--- EXCERPTED PASSAGE Enclosed Below ---
Saying 'Nah' To Voice Over Challenges
Shows You Don't Believe In Yourself
By Terry Daniel
Voice Actor & Coach
"Nah, I don't have a chance at getting that gig." Or, "Nah, not for me."
Is it really not for you? Or is there a wall up in your brain preventing you from believing that you are qualified?
This is true in any kind of business. We get locked into the notion that a certain job just isn't for us, or there's a skill that we just can't do.
I said "nah" to sushi for decades and now I absolutely love it! What didn't work 10 years ago might work for you today.
NOW - 'NO BIG DEAL'
Case in point: A friend recently got his black belt in karate. He used to always whine that he would never get there.
"Nah, it takes like 50 years to get your black belt."
The more he procrastinated, the bigger the burden it became. It felt as big as building a 200-floor skyscraper. But now that he has the black belt, he thinks it was no big deal! Lol!
Sure, it took time and a lot of work, but he finally got rid of the "nah."
TAKE A SHOT
In the voice over business, there are many talents - including myself - who have often looked at an audition and thought, "Nah, this one isn't for me."
Sometimes that might be true. But most of the time, it's us believing that we have no shot.
I want to take a flamethrower to this attitude. My brain used to be locked into that mindset, but then I got headaches from always shaking my head and saying, "Nah."
Now, every time I audition for a commercial or narration, I believe that I am going to get the gig. Even if it doesn't happen, it trains my brain to thinking I have just as much a chance as the next talent.
So the next time you say, "Nah, not for me," take a minute to think about what you are saying. More times than not, it IS for you!
ABOUT TERRY ...
Terry Daniel has been in voice overs for more than 20 years, today specializing in technical and medical narration. He volunteers his services for ASPCA - the American Society for the Prevention of Cruelty to Animals, and is managing partner and creative director for the Voice Over Club, a voice over training organization.
--- End of Enclosed EXCERPTED PASSAGE ---
--- INFORMATION SHOWN Enclosed Below ---
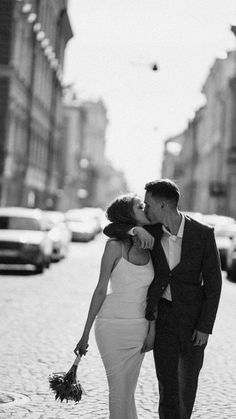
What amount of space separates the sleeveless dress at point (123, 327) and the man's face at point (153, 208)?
0.82 feet

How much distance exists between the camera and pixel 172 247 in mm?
4828

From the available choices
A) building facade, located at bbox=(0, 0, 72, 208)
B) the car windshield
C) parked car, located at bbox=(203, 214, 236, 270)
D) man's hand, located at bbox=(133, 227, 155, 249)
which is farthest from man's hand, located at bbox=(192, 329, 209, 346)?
building facade, located at bbox=(0, 0, 72, 208)

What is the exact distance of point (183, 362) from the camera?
484 centimetres

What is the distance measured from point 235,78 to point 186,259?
5507 centimetres

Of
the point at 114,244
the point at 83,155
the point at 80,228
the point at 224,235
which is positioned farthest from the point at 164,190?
the point at 83,155

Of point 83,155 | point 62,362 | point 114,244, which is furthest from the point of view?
point 83,155

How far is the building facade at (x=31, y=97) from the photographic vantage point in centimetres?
4303

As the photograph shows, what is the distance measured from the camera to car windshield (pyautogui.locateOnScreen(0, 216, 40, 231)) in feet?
74.9

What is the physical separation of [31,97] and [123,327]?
4697cm

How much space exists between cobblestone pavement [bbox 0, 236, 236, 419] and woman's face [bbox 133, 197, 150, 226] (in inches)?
77.6

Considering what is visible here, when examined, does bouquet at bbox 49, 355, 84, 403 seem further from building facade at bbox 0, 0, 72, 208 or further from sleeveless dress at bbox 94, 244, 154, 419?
building facade at bbox 0, 0, 72, 208

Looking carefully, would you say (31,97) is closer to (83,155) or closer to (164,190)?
(164,190)

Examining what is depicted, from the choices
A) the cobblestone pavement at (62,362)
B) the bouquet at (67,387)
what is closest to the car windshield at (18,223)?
the cobblestone pavement at (62,362)

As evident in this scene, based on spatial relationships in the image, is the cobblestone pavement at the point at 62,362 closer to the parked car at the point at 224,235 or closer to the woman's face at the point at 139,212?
the woman's face at the point at 139,212
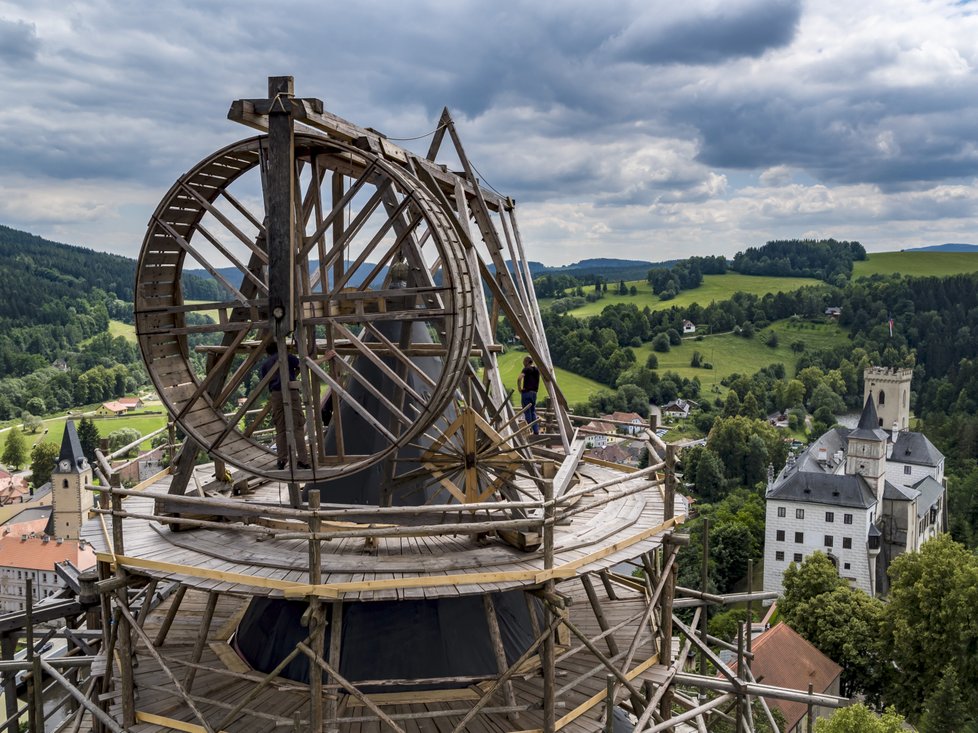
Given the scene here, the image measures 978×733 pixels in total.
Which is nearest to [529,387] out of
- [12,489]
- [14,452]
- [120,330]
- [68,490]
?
[68,490]

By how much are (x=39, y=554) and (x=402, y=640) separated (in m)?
64.9

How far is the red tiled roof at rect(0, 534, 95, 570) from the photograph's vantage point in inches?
2467

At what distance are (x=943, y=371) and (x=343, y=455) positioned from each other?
138502mm

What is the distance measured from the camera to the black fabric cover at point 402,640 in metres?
10.6

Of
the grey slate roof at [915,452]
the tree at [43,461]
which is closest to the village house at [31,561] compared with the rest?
the tree at [43,461]

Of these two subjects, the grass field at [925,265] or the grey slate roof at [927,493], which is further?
the grass field at [925,265]

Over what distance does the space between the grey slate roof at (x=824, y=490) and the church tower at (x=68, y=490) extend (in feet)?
200

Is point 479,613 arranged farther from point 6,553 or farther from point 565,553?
point 6,553

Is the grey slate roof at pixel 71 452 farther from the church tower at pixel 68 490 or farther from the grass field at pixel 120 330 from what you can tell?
the grass field at pixel 120 330

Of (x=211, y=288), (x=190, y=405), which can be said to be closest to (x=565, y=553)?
(x=190, y=405)

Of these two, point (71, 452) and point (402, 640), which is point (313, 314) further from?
point (71, 452)

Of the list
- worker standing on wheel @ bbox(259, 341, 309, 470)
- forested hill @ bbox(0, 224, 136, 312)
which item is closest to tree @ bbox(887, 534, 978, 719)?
worker standing on wheel @ bbox(259, 341, 309, 470)

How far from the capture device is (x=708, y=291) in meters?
176

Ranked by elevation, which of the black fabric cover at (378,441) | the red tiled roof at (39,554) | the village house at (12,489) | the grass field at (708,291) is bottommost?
the village house at (12,489)
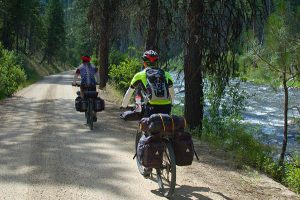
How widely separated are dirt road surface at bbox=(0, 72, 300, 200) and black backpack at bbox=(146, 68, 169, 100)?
4.74 feet

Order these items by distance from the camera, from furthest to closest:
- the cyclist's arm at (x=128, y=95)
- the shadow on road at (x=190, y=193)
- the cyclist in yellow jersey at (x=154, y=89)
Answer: the cyclist's arm at (x=128, y=95) → the cyclist in yellow jersey at (x=154, y=89) → the shadow on road at (x=190, y=193)

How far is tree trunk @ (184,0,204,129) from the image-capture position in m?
9.80

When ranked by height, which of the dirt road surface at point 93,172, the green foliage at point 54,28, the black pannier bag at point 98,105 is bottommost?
the dirt road surface at point 93,172

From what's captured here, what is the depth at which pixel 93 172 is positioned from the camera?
6590 mm

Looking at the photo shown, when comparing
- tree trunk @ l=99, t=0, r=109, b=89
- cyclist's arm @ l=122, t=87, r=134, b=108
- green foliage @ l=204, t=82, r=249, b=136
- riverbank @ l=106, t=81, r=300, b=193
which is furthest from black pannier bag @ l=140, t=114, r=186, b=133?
tree trunk @ l=99, t=0, r=109, b=89

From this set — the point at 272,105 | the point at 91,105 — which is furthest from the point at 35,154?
the point at 272,105

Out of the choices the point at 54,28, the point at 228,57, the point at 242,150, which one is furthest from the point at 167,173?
the point at 54,28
--- End of Enclosed INFORMATION SHOWN ---
__YOUR ASSIGNMENT__
Translate this sentence from the voice over challenges article into Spanish: "What didn't work 10 years ago might work for you today."

__EXERCISE RESPONSE__
Lo que no funcionaba hace 10 años podría funcionarte hoy.